==== Quoted passage
Whether to take and then to publish photographs of injured, dead, and dying American Servicemen and women remains a deeply troubling and hotly debated issue. The most recent incident involved the Associated Press's decision to release, against the wishes of his family, a photo by Julie Jacobson showing a mortally wounded Marine, Lance Corporal Joshua M. Bernard, being administered to by his comrades in a frantic attempt to save his life. In a letter to Tom Curley, the President of The Associated Press, Secretary of Defense Robert Gates expresses outrage typical of those opposing the photo's release. "Why your organization would purposely defy the family's wishes knowing full well that it will lead to yet more anguish is beyond me. Your lack of compassion and common sense in choosing to put this image of their maimed and stricken child on the front page of multiple newspapers is appalling. The issue here is not law, policy, or Constitutional right — but judgment and common decency . . . An "unconscionable departure" from the restraint most journalists have shown in covering the military." While some have dismissed Gates' criticism as a poorly disguised attempt to sanitize war by interfering with the public's right to know and the journalistic duty to inform, others argue that in taking and publishing this photo, Jacobson and the AP have crossed a moral line by violating the dignity and right to privacy of Corporal Bernard and his family.
========
_Exercise set:_
- a) According to the passage on war photography, who took the photo that the Associated Press released?
- b) Carry the passage on war photography forward from its final sentence.
==== Information provided
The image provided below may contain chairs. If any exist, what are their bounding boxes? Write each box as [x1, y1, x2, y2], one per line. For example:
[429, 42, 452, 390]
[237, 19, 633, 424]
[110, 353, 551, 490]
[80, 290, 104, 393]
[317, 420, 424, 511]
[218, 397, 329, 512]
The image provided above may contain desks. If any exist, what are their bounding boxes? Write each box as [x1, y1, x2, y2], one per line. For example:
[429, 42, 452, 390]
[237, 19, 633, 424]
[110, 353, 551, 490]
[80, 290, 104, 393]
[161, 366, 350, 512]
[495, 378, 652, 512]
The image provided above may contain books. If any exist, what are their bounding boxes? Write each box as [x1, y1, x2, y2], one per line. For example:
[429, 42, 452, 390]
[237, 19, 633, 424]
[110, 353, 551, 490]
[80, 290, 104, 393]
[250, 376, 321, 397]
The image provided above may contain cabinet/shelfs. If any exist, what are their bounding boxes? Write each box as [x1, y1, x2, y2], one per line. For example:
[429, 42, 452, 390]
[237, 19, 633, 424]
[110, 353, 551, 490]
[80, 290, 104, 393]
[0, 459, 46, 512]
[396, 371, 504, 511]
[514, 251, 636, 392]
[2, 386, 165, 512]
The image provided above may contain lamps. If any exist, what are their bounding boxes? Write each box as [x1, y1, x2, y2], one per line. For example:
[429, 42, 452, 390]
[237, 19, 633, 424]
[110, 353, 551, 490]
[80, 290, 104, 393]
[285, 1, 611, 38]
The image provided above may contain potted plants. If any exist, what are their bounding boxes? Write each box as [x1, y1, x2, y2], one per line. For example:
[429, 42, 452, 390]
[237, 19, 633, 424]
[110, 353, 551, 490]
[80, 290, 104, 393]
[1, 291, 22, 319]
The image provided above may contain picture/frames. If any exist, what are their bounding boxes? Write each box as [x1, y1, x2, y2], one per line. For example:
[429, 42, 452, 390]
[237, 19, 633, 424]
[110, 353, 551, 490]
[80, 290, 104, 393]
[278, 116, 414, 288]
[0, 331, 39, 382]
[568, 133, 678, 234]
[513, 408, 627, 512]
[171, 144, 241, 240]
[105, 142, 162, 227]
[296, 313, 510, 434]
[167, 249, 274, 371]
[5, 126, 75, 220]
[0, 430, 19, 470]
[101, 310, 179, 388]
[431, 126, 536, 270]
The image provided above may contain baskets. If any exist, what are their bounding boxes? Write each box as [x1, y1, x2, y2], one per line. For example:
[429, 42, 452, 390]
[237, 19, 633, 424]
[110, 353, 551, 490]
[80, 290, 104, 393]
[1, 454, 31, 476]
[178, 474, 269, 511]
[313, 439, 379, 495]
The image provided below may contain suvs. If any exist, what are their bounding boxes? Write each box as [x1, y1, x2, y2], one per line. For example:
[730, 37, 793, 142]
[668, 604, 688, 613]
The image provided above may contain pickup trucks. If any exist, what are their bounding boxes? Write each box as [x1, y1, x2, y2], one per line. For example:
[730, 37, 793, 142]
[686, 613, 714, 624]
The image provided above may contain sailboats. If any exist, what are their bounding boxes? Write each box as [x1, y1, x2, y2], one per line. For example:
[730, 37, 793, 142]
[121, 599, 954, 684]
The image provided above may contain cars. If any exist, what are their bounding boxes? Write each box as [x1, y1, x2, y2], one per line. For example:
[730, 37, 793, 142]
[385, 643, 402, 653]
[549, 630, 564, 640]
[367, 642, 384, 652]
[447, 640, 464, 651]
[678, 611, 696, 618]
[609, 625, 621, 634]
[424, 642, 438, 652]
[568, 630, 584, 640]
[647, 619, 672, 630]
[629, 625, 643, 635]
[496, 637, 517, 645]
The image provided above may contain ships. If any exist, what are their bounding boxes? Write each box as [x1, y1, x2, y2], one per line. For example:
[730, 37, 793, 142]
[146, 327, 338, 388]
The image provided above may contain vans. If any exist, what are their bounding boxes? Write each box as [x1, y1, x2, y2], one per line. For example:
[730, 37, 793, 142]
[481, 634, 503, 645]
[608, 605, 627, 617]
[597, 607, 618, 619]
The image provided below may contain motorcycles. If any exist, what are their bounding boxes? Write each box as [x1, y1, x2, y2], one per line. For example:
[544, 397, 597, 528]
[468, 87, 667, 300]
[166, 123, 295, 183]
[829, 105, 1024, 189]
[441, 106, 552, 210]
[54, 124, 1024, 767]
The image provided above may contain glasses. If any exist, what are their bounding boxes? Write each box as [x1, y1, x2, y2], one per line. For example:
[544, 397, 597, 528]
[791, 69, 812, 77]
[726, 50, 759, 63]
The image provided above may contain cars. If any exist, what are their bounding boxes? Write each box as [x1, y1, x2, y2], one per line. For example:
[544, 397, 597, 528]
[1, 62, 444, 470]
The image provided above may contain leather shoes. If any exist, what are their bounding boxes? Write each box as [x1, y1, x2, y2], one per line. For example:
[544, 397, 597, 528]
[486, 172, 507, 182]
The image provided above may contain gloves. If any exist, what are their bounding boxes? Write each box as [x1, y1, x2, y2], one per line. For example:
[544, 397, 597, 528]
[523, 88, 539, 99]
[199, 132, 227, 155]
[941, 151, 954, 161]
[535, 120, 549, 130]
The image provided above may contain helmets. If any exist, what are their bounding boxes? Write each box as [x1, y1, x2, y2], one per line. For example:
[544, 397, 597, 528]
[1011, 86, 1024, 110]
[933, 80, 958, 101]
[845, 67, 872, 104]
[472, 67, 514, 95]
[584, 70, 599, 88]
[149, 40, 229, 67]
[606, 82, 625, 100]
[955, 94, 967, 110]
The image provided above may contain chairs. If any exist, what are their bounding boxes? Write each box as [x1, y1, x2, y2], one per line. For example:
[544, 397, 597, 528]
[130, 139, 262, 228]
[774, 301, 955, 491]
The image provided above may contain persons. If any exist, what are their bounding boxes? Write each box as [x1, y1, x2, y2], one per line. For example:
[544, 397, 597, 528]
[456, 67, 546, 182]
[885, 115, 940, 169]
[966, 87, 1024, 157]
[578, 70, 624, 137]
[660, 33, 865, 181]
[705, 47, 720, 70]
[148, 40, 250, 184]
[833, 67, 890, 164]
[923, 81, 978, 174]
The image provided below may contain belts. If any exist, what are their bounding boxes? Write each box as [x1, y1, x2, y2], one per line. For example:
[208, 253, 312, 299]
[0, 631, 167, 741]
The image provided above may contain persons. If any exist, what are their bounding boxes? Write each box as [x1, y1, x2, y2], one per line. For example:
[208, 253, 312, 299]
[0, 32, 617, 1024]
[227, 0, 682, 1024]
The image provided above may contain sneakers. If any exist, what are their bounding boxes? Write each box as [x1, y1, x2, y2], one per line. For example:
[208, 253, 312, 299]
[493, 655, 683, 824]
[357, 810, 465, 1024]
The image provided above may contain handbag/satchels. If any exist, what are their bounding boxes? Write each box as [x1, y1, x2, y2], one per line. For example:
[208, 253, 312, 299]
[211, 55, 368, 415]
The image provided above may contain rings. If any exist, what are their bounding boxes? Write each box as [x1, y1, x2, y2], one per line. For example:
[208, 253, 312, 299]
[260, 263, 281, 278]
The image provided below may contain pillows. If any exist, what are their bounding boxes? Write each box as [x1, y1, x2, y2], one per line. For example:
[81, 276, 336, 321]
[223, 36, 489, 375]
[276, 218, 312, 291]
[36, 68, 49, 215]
========
_Results for the exercise:_
- a) Julie Jacobson

- b)
There can be no doubt that since perhaps the First Gulf War controlling what photographs may be taken and published was a reaction to the negative impact photos of injured and dead Americans had upon public support for the Vietnam War. To ensure, therefore, that the public remain supportive, or at least apathetic to the current wars, a decision was made by war's initiators and proponents, that photos must be censored and the citizenry prevented from seeing up close and personal the human cost of war. Pulitzer Prize winning reporter from Vietnam, Sidney Schanberg responds, noting that such pictures are important ". . . if this is going to be a free press democracy (in which) the press operates as a voice for or a window for the public, and the public has a right to know just how bestial and horrible war is. And that's what we're (the press) there for, to tell (and show) people what is going on, and what it feels like and looks like, and smells like where war is happening." Schanberg's point, of course, is that such photos are integral to the press's duty to inform and the public's right to know. The presumption, perhaps hope is better, is that the citizenry will first look at and learn from such photos, and then, once educated, will become socially and politically engaged and better able to make informed decisions about the legality, morality and expediency of war.
But there is clearly more involved here than merely a citizen's right to know and a journalist's duty to inform. Jacobson realizes and expresses in a journal entry the moral difficulty of making the decision to publish such a photo. "Would you as a parent want that image posted for all the world to see? Or even would you want to see how your son died? You'd probably want to remember him in another way." Santiago Lyons, the director of photography at the AP, explained and justified the decision to publish the photo in terms of a journalistic imperative "to show the real effects of this war." Despite recognizing and appreciating the "anguish of the family," and the sacrifice Bernard made for his Country, ". . . the need to tell this story overrode some of the other considerations." I guess, in Lyons view, resolving the moral dilemma was a matter of utility, of weighing prima facie imperatives, of calculating the greater good, and concluding that the "journalistic imperative" to inform and the public's right to know trumped, overrode, the moral imperative — a concern for the anguish of the family, Bernard's sacrifice, his dignity as a person, and his right to privacy.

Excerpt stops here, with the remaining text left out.